Feels like 2001 at the start. A world before we made it ours. Each technological advancement at the mine feels like a new bone or monolith.

Those who found the oil fires to be beautiful are directed to Werner Herzog's Lessons of Darkness.

Tuesday, February 23, 2010

the revenge : a scar that never fades (kiyoshi kurosawa, 1997, in japanese)

Forms a pair with "A Visit from Fate" (see previous post). Sho Aikawa's characters in the two movies have the same name and some of the same history. But are they really the same man? As with Kiyoshi Kurosawa's other Sho-Aikawa-starring pair of movies with guns - "Serpent's Path" and "Eyes of the Spider" - the two movies might roll in two slightly different universes.

Nice longish-distance view of a shootout. Cool car scenes with purposeful Godardly misaligned wacky music. The car is really dirty. Best use of a metal detector in a movie ever?

the revenge : a visit from fate (kiyoshi kurosawa, 1997, in japanese)

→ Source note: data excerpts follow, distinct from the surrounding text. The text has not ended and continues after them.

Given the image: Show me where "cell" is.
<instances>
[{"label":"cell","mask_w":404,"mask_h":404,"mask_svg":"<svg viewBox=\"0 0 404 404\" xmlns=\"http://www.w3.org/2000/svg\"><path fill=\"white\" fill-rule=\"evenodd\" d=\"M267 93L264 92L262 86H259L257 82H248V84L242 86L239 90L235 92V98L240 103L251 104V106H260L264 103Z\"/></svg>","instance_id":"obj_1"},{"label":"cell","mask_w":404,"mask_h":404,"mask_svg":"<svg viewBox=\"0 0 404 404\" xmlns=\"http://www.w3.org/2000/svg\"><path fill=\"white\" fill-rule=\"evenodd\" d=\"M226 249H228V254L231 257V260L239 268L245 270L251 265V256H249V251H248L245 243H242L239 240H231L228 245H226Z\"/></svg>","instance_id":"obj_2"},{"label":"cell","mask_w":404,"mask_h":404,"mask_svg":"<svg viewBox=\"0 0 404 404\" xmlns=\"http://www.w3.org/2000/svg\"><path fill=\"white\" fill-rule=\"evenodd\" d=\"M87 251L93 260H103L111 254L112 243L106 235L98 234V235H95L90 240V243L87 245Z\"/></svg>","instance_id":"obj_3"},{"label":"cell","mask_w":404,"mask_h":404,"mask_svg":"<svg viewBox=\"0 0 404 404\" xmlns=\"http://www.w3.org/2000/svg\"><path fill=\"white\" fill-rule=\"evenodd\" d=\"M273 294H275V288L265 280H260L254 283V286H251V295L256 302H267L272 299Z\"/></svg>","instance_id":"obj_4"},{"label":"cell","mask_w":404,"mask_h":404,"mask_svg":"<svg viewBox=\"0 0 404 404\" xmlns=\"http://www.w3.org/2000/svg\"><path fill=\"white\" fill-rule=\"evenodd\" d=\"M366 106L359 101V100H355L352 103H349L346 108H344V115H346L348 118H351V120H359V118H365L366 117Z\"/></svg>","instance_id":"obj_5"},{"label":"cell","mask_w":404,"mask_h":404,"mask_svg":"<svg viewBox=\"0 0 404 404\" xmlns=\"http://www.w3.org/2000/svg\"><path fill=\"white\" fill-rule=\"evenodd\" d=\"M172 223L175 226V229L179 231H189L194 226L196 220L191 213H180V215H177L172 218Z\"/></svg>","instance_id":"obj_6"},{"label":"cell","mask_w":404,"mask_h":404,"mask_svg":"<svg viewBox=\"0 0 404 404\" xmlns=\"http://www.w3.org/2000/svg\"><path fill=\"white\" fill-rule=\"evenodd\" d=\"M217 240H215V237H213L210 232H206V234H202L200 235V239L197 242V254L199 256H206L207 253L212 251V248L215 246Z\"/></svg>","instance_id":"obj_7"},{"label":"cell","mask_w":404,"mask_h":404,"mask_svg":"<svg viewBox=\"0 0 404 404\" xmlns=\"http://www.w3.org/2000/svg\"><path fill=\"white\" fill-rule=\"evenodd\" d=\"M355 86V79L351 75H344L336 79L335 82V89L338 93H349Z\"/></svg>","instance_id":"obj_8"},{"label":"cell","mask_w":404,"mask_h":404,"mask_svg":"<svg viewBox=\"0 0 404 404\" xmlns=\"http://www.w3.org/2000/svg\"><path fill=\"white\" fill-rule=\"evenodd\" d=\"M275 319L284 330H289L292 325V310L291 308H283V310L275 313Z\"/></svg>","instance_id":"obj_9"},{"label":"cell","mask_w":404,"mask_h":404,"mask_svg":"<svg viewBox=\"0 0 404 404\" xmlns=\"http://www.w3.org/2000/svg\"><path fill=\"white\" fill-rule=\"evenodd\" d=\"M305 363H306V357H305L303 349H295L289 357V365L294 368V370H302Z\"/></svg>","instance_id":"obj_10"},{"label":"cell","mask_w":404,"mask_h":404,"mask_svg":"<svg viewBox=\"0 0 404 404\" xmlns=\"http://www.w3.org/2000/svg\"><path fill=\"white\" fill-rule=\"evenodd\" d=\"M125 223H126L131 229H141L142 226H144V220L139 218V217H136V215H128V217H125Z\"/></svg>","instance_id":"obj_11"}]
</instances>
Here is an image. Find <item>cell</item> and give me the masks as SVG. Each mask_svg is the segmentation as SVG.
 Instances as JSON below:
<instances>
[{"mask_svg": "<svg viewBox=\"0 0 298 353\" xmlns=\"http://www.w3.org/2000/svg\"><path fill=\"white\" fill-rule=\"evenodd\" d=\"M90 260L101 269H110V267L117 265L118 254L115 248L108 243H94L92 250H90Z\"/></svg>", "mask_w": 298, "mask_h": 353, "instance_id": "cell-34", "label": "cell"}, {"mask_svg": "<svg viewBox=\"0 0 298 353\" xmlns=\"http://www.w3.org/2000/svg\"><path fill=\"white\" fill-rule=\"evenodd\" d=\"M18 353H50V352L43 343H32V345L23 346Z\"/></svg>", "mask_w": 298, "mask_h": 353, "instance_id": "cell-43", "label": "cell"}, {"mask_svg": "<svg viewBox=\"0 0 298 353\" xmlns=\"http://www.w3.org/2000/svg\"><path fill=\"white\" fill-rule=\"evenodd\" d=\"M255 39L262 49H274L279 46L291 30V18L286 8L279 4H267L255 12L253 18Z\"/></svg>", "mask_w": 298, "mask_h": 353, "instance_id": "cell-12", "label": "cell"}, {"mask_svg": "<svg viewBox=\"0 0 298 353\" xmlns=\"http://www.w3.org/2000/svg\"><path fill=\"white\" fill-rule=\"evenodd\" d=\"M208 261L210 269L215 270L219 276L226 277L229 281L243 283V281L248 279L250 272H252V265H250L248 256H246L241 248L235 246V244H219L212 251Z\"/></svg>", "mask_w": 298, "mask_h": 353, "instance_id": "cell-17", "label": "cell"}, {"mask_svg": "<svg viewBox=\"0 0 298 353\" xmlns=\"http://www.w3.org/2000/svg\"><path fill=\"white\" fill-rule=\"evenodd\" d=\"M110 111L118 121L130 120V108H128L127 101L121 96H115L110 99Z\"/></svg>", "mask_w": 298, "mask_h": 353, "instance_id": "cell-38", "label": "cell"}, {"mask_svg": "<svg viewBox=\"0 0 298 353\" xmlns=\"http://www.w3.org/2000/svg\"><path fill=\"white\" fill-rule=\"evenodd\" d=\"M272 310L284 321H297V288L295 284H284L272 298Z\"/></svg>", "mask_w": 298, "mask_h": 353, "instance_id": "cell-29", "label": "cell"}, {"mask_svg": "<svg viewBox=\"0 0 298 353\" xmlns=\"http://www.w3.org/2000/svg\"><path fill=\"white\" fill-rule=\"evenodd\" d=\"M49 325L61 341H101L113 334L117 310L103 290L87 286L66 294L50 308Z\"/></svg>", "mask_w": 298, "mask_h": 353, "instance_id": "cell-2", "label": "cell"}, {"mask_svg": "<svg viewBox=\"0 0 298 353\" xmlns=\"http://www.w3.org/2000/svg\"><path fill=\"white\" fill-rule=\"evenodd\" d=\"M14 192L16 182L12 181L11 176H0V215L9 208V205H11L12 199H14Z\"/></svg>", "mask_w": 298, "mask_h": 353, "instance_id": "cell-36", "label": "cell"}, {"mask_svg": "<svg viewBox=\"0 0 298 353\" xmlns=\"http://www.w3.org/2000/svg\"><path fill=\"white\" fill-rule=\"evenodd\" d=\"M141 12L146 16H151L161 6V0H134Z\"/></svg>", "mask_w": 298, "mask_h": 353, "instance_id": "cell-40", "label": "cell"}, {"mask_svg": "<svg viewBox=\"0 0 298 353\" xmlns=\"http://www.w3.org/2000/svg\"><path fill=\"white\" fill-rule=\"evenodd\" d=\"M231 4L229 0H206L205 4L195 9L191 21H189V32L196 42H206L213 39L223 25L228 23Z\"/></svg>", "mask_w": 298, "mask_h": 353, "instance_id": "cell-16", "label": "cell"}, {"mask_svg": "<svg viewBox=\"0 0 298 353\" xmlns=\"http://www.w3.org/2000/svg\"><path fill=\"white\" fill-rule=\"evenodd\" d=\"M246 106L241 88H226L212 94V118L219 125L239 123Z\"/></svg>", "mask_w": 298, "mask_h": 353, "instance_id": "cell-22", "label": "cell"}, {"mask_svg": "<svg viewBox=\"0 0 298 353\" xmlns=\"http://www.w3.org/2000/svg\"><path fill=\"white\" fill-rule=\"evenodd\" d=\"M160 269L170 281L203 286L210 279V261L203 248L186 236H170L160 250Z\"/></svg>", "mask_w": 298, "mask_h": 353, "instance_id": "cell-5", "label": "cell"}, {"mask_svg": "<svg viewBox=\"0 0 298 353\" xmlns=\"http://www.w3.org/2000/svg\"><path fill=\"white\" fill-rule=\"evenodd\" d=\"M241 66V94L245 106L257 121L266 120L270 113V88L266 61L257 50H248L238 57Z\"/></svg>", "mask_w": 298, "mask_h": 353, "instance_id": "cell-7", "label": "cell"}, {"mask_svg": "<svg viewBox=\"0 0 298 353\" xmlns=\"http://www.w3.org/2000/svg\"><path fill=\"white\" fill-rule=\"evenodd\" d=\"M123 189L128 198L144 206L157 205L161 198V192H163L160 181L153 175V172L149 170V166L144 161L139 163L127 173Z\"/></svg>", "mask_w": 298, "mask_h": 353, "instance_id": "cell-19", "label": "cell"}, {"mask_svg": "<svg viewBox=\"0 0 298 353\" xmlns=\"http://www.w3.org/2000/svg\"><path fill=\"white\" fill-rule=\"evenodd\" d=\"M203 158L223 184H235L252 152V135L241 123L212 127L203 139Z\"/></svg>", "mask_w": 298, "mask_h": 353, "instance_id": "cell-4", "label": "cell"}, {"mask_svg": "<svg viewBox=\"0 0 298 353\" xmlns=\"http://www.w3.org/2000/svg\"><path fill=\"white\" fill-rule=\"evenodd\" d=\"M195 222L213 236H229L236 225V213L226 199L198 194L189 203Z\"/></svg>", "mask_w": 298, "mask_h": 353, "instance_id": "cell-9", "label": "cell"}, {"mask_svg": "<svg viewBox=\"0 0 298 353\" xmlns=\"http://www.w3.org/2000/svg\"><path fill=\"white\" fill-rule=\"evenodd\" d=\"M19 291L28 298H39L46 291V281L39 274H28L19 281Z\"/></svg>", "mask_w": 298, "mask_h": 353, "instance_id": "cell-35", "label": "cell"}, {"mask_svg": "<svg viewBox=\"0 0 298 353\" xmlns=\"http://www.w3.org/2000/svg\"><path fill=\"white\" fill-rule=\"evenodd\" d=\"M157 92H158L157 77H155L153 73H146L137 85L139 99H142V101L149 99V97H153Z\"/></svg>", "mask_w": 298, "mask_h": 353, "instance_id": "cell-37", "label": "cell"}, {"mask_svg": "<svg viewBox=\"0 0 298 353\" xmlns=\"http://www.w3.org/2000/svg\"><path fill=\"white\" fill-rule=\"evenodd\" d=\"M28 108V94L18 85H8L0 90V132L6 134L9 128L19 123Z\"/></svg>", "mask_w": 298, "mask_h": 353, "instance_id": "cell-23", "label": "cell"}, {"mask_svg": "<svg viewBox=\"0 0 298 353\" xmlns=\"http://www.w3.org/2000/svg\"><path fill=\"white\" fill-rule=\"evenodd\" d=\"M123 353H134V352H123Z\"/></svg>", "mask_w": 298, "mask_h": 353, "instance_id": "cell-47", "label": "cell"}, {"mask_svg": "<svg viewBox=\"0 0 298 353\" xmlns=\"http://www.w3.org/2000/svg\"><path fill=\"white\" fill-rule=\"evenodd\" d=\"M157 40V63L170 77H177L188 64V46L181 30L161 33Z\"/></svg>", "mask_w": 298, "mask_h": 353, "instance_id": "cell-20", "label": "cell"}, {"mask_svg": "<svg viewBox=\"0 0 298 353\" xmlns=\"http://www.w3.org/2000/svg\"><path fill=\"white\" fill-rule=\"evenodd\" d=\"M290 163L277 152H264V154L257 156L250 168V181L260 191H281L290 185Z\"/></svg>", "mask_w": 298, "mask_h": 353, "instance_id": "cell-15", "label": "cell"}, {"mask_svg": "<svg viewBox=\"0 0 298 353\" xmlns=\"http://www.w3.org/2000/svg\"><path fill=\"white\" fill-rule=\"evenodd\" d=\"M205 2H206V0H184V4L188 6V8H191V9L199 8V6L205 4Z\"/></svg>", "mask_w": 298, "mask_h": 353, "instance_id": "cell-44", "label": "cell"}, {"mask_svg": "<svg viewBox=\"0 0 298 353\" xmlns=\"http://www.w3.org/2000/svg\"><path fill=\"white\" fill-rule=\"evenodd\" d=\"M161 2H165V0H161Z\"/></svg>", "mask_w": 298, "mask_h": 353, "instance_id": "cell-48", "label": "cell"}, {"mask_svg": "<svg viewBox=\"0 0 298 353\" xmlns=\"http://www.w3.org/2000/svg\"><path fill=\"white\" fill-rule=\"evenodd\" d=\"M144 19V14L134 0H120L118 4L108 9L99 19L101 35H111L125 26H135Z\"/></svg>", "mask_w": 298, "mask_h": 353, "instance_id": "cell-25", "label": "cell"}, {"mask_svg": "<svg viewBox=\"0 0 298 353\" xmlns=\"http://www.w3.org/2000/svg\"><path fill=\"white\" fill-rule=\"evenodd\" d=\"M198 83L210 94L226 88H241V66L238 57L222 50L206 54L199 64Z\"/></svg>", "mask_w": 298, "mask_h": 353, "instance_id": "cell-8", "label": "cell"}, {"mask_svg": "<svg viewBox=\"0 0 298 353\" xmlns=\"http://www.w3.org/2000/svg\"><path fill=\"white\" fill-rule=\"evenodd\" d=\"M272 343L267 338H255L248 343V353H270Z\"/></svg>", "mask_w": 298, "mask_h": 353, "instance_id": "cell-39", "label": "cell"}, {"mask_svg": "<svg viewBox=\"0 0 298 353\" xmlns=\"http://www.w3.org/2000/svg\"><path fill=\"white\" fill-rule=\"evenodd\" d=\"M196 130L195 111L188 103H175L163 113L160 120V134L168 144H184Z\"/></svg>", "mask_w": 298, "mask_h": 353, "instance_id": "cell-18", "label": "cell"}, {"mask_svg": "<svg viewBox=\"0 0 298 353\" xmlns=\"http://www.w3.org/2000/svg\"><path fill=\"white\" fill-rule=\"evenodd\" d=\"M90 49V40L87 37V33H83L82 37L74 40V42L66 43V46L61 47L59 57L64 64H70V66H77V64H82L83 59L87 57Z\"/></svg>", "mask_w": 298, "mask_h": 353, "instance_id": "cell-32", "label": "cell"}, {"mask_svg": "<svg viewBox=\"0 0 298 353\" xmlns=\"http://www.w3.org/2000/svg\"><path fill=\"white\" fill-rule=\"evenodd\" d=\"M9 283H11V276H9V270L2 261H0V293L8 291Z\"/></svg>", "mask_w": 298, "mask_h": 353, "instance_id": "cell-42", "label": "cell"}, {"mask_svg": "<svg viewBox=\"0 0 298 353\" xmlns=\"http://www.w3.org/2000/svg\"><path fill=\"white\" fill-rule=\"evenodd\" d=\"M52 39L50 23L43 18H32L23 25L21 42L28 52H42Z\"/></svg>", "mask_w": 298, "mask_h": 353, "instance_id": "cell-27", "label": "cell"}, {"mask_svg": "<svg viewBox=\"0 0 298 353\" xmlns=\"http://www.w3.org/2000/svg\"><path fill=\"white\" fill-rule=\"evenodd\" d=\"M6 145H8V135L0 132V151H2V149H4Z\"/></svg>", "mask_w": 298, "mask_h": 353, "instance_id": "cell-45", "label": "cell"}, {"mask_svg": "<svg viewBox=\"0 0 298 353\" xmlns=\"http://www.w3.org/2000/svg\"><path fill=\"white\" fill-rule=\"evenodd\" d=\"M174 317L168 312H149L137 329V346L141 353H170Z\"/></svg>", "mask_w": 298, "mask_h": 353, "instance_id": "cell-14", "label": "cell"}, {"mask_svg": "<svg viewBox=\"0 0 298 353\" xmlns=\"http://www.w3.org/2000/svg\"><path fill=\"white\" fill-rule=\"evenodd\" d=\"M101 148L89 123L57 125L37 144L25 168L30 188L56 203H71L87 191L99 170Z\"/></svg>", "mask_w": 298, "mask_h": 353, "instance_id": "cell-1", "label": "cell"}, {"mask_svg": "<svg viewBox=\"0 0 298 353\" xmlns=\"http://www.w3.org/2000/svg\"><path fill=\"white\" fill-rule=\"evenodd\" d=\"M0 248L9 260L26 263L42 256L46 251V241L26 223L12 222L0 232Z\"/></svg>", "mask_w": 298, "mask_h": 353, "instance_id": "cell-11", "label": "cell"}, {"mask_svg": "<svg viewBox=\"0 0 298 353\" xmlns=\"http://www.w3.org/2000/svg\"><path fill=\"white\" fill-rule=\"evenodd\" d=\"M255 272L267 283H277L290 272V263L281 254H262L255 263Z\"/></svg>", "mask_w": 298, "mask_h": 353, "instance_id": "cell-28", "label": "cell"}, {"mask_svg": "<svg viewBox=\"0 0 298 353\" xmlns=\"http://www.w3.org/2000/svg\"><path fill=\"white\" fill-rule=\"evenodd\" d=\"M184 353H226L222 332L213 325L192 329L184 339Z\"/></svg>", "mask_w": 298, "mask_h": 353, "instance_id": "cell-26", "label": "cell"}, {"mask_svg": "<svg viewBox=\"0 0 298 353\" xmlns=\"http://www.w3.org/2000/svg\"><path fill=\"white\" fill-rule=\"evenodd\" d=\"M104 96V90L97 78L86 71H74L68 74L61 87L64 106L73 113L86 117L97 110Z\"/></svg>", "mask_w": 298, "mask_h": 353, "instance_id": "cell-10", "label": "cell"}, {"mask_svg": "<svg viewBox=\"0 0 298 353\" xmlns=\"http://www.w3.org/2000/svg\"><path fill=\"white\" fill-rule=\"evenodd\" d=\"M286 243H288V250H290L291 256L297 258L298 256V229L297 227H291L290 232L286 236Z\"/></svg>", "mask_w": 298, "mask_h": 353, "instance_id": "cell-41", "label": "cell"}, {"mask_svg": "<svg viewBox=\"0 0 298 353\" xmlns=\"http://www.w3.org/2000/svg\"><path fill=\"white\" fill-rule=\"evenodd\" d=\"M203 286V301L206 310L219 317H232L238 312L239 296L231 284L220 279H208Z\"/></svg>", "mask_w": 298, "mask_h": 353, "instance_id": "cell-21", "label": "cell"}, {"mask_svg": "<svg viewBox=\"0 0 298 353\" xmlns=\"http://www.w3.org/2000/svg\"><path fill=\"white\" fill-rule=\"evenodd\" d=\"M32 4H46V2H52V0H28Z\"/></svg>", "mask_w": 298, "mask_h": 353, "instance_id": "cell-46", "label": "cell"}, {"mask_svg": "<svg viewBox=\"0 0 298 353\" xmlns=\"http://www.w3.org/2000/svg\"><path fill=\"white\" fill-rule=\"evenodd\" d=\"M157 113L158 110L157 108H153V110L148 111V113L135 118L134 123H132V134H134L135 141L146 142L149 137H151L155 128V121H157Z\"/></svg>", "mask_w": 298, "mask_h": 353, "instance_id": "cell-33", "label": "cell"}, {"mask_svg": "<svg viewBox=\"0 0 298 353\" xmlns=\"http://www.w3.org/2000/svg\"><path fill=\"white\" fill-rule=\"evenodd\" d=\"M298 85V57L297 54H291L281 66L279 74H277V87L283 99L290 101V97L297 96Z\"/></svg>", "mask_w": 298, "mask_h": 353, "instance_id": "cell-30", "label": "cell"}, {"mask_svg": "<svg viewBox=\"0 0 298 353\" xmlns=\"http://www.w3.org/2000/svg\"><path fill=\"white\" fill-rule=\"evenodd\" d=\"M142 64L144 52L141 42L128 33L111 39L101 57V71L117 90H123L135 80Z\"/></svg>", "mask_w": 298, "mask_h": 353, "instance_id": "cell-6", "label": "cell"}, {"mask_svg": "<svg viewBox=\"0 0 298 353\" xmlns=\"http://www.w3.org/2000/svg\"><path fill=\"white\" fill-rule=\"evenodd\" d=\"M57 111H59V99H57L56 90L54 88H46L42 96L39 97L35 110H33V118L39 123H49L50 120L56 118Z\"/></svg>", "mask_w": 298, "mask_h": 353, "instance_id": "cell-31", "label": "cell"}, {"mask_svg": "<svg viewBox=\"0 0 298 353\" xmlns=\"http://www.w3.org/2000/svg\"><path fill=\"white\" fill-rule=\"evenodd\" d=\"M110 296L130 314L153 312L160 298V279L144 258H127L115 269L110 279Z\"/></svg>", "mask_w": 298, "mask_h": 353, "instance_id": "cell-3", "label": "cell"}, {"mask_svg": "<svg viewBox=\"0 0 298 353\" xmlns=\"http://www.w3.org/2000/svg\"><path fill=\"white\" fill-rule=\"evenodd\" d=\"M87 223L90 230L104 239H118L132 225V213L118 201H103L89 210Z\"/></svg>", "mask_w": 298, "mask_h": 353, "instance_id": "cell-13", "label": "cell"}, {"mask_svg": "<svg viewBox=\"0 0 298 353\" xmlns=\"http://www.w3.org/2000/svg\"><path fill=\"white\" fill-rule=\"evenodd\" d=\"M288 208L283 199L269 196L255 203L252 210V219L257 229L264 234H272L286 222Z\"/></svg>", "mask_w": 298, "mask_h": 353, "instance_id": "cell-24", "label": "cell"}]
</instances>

The reason I started this blog today = I saw this movie two days ago at the Walter Reade (NYC). Tonight I googled it to find out when it was made. It wasn't on IMDb. But I found this blog entry by a guy who clearly had been at the same show I was at :

http://outdamnedspot.blogspot.com/2010/02/visit-from-fate-begins-badly-with.html

On top of that, the guy follows his post with one relating Kiyoshi Kurosawa's work to Do Androids Dream Of Electric Sheep, which I'm in the middle of reading. The coincidence made me happy and I love the guy's blog so I'll start one. (A less ambitious one.)

This blog's title is not my invention. It's Cinemaniac Jack's complaint about BAM. I hope he won't mind me using it.

So back to the movie.

I always like a Kiyoshi Kurosawa movie and this is no exception. It's an 80-minute movie with guns that forms a pair with "The Revenge : The Scar That Never Fades" (see following post). Sho Aikawa is cool as always. Beautiful sort-of-chase-and-gunfight in dense-ish vegetation.

Fans of Kiyoshi Kurosawa's other Sho-Aikawa-starring pair of movies with guns - "Serpent's Path" and "Eyes of the Spider" - may be happy to hear that "A Visit From Fate", too, has a lady with a cane.